## [Quoted passage]
------------------------------------------------------------------------
This article is part of Jmore’s May/June 2021 Travel Issue featuring nearby getaways for the not-so-accidental tourist.
If you’re a sailor, I don’t need to tell you about Maryland’s Eastern Shore. But if like myself you’re more of a landlubber, you might think the towns of St. Michaels, Oxford and Easton are no more than highway signs on your way “downy ocean.”
That’s sooo not the case. Whether you’re daytrippin’ or looking for a few days away from home (and let’s face it, home sweet home just might not have quite the same appeal as it did pre-pandemic), the Eastern Shore is a year-round, picture-postcard destination and one of my favorite escapes.
The Chesapeake Bay village of St. Michaels makes a good home base for your visit with its abundance of unique accommodations (I’m partial to the Inn at Perry Cabin), restaurants, shops, attractions and proximity to towns like Easton and Oxford (which are both well worth a day trip or overnight stay themselves).
This compact, highly walkable town also is a mecca for history buffs. Once called Shipping Creek, St. Michaels dates from as early as 1632, and during the American Revolution became known as a shipbuilding center.
The shipbuilding industry ended here more than 150 years ago, but today St. Michaels is one of the best-known yachting centers on the East Coast and draws thousands of sailing enthusiasts annually.
------------------------------------------------------------------------
Dataset entries:
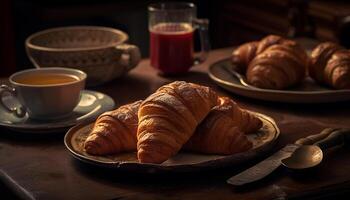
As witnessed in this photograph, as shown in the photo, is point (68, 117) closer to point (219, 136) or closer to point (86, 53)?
point (86, 53)

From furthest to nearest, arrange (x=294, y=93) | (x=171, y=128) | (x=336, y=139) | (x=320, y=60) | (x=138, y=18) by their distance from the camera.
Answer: (x=138, y=18), (x=320, y=60), (x=294, y=93), (x=336, y=139), (x=171, y=128)

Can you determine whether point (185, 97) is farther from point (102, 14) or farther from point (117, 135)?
point (102, 14)

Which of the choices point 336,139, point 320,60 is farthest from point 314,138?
point 320,60

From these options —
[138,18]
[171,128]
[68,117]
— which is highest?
[171,128]

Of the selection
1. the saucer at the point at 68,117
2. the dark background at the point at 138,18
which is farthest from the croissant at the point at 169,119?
the dark background at the point at 138,18

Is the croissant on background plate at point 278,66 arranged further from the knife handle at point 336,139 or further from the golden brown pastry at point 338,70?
the knife handle at point 336,139

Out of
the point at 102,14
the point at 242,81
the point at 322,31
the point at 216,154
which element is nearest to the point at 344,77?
the point at 242,81

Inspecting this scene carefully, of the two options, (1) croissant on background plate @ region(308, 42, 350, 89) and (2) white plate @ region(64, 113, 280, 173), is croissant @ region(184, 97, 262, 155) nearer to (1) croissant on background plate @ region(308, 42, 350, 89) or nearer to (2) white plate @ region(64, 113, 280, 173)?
(2) white plate @ region(64, 113, 280, 173)
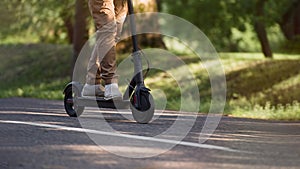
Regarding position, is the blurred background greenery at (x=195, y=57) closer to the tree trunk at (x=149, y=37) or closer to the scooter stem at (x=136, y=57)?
the tree trunk at (x=149, y=37)

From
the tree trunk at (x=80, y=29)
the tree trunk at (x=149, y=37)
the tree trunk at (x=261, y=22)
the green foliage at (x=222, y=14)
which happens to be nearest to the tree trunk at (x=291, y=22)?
the green foliage at (x=222, y=14)

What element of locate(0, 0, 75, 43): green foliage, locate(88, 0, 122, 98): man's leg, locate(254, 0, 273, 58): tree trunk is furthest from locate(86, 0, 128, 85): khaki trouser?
locate(254, 0, 273, 58): tree trunk

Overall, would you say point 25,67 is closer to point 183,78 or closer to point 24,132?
point 183,78

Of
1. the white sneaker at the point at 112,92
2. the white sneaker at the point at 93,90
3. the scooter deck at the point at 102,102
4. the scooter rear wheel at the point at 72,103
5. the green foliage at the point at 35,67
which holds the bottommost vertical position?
the green foliage at the point at 35,67

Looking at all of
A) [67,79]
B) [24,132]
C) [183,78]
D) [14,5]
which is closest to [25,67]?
→ [14,5]

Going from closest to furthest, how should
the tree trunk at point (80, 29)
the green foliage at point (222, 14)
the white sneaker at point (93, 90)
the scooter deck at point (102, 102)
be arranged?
the scooter deck at point (102, 102)
the white sneaker at point (93, 90)
the tree trunk at point (80, 29)
the green foliage at point (222, 14)

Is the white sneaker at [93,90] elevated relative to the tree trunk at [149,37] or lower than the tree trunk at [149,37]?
elevated

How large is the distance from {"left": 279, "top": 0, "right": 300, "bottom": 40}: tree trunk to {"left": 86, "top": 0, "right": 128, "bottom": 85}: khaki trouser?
29756mm

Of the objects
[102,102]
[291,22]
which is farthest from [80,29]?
[291,22]

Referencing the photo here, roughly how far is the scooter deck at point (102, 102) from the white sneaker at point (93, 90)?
0.14ft

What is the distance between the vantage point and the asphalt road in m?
5.58

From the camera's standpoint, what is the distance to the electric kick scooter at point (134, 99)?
8.27m

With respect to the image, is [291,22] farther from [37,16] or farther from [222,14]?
[37,16]

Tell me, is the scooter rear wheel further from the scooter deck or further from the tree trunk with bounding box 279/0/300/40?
the tree trunk with bounding box 279/0/300/40
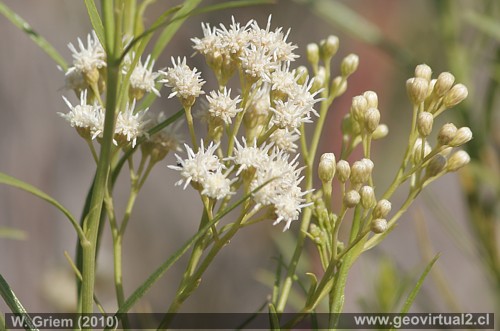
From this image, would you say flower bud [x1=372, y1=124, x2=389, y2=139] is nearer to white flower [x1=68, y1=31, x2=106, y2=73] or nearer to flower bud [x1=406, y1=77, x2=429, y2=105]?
flower bud [x1=406, y1=77, x2=429, y2=105]

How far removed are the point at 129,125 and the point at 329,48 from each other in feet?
0.71

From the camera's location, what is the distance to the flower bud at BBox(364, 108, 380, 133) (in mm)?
515

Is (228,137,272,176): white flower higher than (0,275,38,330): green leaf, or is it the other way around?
(228,137,272,176): white flower

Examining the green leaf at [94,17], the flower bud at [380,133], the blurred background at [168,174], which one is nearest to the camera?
the green leaf at [94,17]

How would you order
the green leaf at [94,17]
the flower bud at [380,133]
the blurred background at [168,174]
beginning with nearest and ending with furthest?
the green leaf at [94,17] < the flower bud at [380,133] < the blurred background at [168,174]

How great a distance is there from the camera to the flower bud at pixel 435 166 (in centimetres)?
52

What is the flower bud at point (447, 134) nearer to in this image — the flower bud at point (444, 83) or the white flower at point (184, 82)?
the flower bud at point (444, 83)

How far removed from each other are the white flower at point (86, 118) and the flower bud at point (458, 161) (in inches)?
10.7

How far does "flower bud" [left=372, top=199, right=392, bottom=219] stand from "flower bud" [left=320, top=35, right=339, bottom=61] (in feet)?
0.62

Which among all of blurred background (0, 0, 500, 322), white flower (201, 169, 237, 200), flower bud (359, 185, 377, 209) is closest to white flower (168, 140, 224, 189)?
white flower (201, 169, 237, 200)

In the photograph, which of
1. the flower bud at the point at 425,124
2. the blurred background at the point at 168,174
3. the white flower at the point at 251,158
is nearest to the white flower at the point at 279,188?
the white flower at the point at 251,158

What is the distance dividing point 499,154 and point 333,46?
2.47ft

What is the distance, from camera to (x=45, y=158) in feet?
8.09

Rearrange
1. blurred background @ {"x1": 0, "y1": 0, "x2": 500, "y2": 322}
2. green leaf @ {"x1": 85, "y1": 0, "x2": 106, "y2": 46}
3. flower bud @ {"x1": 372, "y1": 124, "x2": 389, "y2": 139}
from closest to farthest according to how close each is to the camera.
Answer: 1. green leaf @ {"x1": 85, "y1": 0, "x2": 106, "y2": 46}
2. flower bud @ {"x1": 372, "y1": 124, "x2": 389, "y2": 139}
3. blurred background @ {"x1": 0, "y1": 0, "x2": 500, "y2": 322}
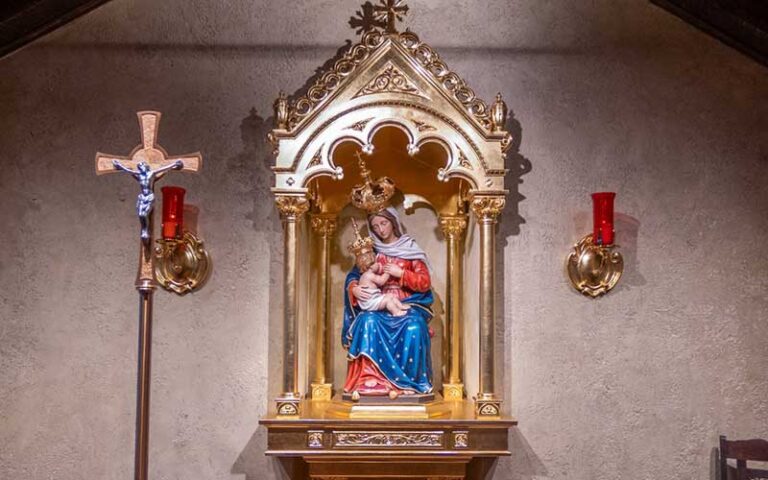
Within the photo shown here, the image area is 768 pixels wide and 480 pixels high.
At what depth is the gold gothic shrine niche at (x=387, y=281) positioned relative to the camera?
3.63 m

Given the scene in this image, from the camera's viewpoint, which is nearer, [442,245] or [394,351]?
[394,351]

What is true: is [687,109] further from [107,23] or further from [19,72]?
[19,72]

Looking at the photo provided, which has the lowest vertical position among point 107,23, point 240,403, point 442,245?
point 240,403

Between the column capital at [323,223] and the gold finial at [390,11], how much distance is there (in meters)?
0.97

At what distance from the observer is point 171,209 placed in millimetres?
3834

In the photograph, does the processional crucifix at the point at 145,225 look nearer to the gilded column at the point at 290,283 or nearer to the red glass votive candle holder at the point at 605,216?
the gilded column at the point at 290,283

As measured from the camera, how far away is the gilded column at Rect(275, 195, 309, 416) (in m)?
3.73

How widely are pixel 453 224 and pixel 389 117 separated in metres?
0.70

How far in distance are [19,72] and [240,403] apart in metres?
2.01

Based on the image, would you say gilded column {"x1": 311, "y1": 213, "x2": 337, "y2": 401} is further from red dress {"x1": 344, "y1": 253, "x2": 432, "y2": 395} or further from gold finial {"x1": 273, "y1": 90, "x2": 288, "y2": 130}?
gold finial {"x1": 273, "y1": 90, "x2": 288, "y2": 130}

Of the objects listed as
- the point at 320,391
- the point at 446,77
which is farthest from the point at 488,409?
the point at 446,77

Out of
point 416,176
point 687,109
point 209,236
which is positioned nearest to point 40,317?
point 209,236

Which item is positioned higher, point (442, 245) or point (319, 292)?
point (442, 245)

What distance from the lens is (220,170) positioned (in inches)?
161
------------------------------------------------------------------------
## [Task to complete]
Resume the Eastern Shore travel article after its last sentence, keeping the same voice.

## [Answer box]
St. Michaels is affectionately known as “the town that fooled the British.” Take a walking tour and your guide will tell you how in the early morning hours of Aug. 10, 1813, British barges planned to attack the town and a fort on the harbor side. Somehow forewarned, the town’s citizenry hoisted lanterns to the masts of ships and in the tops of the trees, tricking the British into overshooting the town.
Only one house was struck, with a cannonball penetrating the roof and rolling down the staircase as a Mrs. Merchant carried her infant daughter downstairs. Today known as the Cannonball House, it is still a private residence.
Among the many attractions in St. Michaels is the Chesapeake Bay Maritime Museum, with its lighthouse and exhibit buildings featuring boatbuilding, hunting, decoys, maritime art, steamboats and an aquarium. You can even sign up for a boatbuilding course on weekends and help the shipwrights construct an actual seaworthy vessel. For the best view in town, climb to the top of the Hooper Strait Lighthouse.
During warmer months, you can see St. Michaels from the water on half- or full-day boat trips. Year-round (weather permitting), see the town on land from a horse-drawn carriage.
For more Eastern Shore vibes, don’t miss a visit to the nearby towns of Oxford and Easton. Oxford, officially founded in 1683, is one of the oldest towns in the state and listed on the National Register of Historic Places.
Take a ride on the Oxford-Bellevue Ferry, said to be the oldest privately operated ferry in the country. Service began in 1683, was discontinued after the American Revolution, resumed in 1836 and has been in continuous operation ever since.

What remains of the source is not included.